**ENTRIES SHOWN**
#####
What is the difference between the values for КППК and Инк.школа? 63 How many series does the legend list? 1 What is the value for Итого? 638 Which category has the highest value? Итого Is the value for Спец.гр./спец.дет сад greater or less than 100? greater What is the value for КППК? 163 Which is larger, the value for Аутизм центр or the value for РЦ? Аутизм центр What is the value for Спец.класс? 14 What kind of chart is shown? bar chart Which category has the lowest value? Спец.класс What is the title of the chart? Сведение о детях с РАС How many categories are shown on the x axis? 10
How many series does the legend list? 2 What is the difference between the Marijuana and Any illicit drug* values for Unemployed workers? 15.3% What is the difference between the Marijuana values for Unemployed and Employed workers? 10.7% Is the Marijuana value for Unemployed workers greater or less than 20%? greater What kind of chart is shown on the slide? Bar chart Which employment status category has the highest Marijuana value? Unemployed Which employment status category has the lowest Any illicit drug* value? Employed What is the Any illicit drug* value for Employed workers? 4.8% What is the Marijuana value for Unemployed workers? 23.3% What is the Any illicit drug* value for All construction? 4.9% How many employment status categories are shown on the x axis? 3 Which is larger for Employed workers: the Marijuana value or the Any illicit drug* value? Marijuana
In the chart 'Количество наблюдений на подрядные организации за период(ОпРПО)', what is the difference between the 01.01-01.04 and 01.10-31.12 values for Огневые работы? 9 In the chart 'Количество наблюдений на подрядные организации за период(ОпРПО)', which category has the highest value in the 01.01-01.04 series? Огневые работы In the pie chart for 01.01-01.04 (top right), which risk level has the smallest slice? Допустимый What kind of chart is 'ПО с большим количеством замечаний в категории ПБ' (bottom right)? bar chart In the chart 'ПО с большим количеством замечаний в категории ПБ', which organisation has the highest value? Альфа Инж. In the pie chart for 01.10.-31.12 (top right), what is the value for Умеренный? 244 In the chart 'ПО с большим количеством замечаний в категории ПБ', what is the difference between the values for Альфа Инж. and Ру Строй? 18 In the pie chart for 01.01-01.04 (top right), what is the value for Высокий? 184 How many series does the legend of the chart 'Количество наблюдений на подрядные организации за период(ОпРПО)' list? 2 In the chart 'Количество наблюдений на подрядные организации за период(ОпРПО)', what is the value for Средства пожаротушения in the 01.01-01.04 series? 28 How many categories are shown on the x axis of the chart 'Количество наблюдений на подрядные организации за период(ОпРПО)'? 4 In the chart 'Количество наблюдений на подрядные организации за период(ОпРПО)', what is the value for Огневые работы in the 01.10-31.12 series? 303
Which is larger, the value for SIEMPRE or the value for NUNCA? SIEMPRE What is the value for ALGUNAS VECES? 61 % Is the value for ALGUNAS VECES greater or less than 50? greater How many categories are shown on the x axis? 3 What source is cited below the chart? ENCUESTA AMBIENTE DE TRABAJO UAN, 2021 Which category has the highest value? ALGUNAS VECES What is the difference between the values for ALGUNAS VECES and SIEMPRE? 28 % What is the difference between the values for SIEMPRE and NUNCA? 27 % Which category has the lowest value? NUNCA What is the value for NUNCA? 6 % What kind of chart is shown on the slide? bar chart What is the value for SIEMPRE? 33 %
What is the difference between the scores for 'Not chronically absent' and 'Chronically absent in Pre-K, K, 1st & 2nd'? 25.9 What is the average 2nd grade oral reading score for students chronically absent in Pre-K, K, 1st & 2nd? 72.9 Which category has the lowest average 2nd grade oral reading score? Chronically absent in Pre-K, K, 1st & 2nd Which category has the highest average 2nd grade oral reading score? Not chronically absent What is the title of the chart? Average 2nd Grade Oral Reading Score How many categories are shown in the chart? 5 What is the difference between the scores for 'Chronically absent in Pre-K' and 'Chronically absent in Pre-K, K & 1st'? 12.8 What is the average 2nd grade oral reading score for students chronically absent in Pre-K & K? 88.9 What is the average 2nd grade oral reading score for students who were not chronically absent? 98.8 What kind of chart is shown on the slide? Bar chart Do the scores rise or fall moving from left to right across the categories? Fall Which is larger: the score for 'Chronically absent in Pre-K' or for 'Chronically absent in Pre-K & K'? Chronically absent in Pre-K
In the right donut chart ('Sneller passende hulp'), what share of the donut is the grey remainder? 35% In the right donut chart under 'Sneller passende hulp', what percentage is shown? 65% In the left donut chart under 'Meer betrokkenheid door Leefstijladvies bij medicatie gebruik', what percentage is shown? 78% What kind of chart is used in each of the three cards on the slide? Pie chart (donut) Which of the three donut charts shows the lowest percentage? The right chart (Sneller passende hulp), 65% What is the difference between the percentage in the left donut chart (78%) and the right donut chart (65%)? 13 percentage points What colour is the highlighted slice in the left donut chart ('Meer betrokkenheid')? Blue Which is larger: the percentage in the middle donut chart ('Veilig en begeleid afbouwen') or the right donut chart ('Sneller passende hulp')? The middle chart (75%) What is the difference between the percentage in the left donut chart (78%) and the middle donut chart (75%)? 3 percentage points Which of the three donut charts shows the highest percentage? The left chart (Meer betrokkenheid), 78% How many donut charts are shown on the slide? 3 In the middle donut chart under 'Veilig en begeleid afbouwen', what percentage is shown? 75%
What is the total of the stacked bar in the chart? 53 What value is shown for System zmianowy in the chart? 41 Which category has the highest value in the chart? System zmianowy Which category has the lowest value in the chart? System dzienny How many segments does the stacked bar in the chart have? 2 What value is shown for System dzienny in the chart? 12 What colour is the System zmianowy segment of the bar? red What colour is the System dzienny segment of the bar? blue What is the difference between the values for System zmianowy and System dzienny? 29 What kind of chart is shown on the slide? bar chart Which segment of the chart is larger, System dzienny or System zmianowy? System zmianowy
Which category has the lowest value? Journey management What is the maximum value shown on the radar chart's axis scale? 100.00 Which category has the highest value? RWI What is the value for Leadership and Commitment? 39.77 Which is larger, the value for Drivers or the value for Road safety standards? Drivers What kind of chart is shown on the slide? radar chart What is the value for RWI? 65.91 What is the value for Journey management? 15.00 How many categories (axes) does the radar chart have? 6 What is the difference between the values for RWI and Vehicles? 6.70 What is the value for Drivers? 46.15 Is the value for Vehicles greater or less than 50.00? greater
#####
**WHAT IS REQUIRED**
Reproduce every item above verbatim, keeping each one on its own line in the original order.

**EXPECTED OUTPUT**
What is the difference between the values for КППК and Инк.школа? 63 How many series does the legend list? 1 What is the value for Итого? 638 Which category has the highest value? Итого Is the value for Спец.гр./спец.дет сад greater or less than 100? greater What is the value for КППК? 163 Which is larger, the value for Аутизм центр or the value for РЦ? Аутизм центр What is the value for Спец.класс? 14 What kind of chart is shown? bar chart Which category has the lowest value? Спец.класс What is the title of the chart? Сведение о детях с РАС How many categories are shown on the x axis? 10
How many series does the legend list? 2 What is the difference between the Marijuana and Any illicit drug* values for Unemployed workers? 15.3% What is the difference between the Marijuana values for Unemployed and Employed workers? 10.7% Is the Marijuana value for Unemployed workers greater or less than 20%? greater What kind of chart is shown on the slide? Bar chart Which employment status category has the highest Marijuana value? Unemployed Which employment status category has the lowest Any illicit drug* value? Employed What is the Any illicit drug* value for Employed workers? 4.8% What is the Marijuana value for Unemployed workers? 23.3% What is the Any illicit drug* value for All construction? 4.9% How many employment status categories are shown on the x axis? 3 Which is larger for Employed workers: the Marijuana value or the Any illicit drug* value? Marijuana
In the chart 'Количество наблюдений на подрядные организации за период(ОпРПО)', what is the difference between the 01.01-01.04 and 01.10-31.12 values for Огневые работы? 9 In the chart 'Количество наблюдений на подрядные организации за период(ОпРПО)', which category has the highest value in the 01.01-01.04 series? Огневые работы In the pie chart for 01.01-01.04 (top right), which risk level has the smallest slice? Допустимый What kind of chart is 'ПО с большим количеством замечаний в категории ПБ' (bottom right)? bar chart In the chart 'ПО с большим количеством замечаний в категории ПБ', which organisation has the highest value? Альфа Инж. In the pie chart for 01.10.-31.12 (top right), what is the value for Умеренный? 244 In the chart 'ПО с большим количеством замечаний в категории ПБ', what is the difference between the values for Альфа Инж. and Ру Строй? 18 In the pie chart for 01.01-01.04 (top right), what is the value for Высокий? 184 How many series does the legend of the chart 'Количество наблюдений на подрядные организации за период(ОпРПО)' list? 2 In the chart 'Количество наблюдений на подрядные организации за период(ОпРПО)', what is the value for Средства пожаротушения in the 01.01-01.04 series? 28 How many categories are shown on the x axis of the chart 'Количество наблюдений на подрядные организации за период(ОпРПО)'? 4 In the chart 'Количество наблюдений на подрядные организации за период(ОпРПО)', what is the value for Огневые работы in the 01.10-31.12 series? 303
Which is larger, the value for SIEMPRE or the value for NUNCA? SIEMPRE What is the value for ALGUNAS VECES? 61 % Is the value for ALGUNAS VECES greater or less than 50? greater How many categories are shown on the x axis? 3 What source is cited below the chart? ENCUESTA AMBIENTE DE TRABAJO UAN, 2021 Which category has the highest value? ALGUNAS VECES What is the difference between the values for ALGUNAS VECES and SIEMPRE? 28 % What is the difference between the values for SIEMPRE and NUNCA? 27 % Which category has the lowest value? NUNCA What is the value for NUNCA? 6 % What kind of chart is shown on the slide? bar chart What is the value for SIEMPRE? 33 %
What is the difference between the scores for 'Not chronically absent' and 'Chronically absent in Pre-K, K, 1st & 2nd'? 25.9 What is the average 2nd grade oral reading score for students chronically absent in Pre-K, K, 1st & 2nd? 72.9 Which category has the lowest average 2nd grade oral reading score? Chronically absent in Pre-K, K, 1st & 2nd Which category has the highest average 2nd grade oral reading score? Not chronically absent What is the title of the chart? Average 2nd Grade Oral Reading Score How many categories are shown in the chart? 5 What is the difference between the scores for 'Chronically absent in Pre-K' and 'Chronically absent in Pre-K, K & 1st'? 12.8 What is the average 2nd grade oral reading score for students chronically absent in Pre-K & K? 88.9 What is the average 2nd grade oral reading score for students who were not chronically absent? 98.8 What kind of chart is shown on the slide? Bar chart Do the scores rise or fall moving from left to right across the categories? Fall Which is larger: the score for 'Chronically absent in Pre-K' or for 'Chronically absent in Pre-K & K'? Chronically absent in Pre-K
In the right donut chart ('Sneller passende hulp'), what share of the donut is the grey remainder? 35% In the right donut chart under 'Sneller passende hulp', what percentage is shown? 65% In the left donut chart under 'Meer betrokkenheid door Leefstijladvies bij medicatie gebruik', what percentage is shown? 78% What kind of chart is used in each of the three cards on the slide? Pie chart (donut) Which of the three donut charts shows the lowest percentage? The right chart (Sneller passende hulp), 65% What is the difference between the percentage in the left donut chart (78%) and the right donut chart (65%)? 13 percentage points What colour is the highlighted slice in the left donut chart ('Meer betrokkenheid')? Blue Which is larger: the percentage in the middle donut chart ('Veilig en begeleid afbouwen') or the right donut chart ('Sneller passende hulp')? The middle chart (75%) What is the difference between the percentage in the left donut chart (78%) and the middle donut chart (75%)? 3 percentage points Which of the three donut charts shows the highest percentage? The left chart (Meer betrokkenheid), 78% How many donut charts are shown on the slide? 3 In the middle donut chart under 'Veilig en begeleid afbouwen', what percentage is shown? 75%
What is the total of the stacked bar in the chart? 53 What value is shown for System zmianowy in the chart? 41 Which category has the highest value in the chart? System zmianowy Which category has the lowest value in the chart? System dzienny How many segments does the stacked bar in the chart have? 2 What value is shown for System dzienny in the chart? 12 What colour is the System zmianowy segment of the bar? red What colour is the System dzienny segment of the bar? blue What is the difference between the values for System zmianowy and System dzienny? 29 What kind of chart is shown on the slide? bar chart Which segment of the chart is larger, System dzienny or System zmianowy? System zmianowy
Which category has the lowest value? Journey management What is the maximum value shown on the radar chart's axis scale? 100.00 Which category has the highest value? RWI What is the value for Leadership and Commitment? 39.77 Which is larger, the value for Drivers or the value for Road safety standards? Drivers What kind of chart is shown on the slide? radar chart What is the value for RWI? 65.91 What is the value for Journey management? 15.00 How many categories (axes) does the radar chart have? 6 What is the difference between the values for RWI and Vehicles? 6.70 What is the value for Drivers? 46.15 Is the value for Vehicles greater or less than 50.00? greater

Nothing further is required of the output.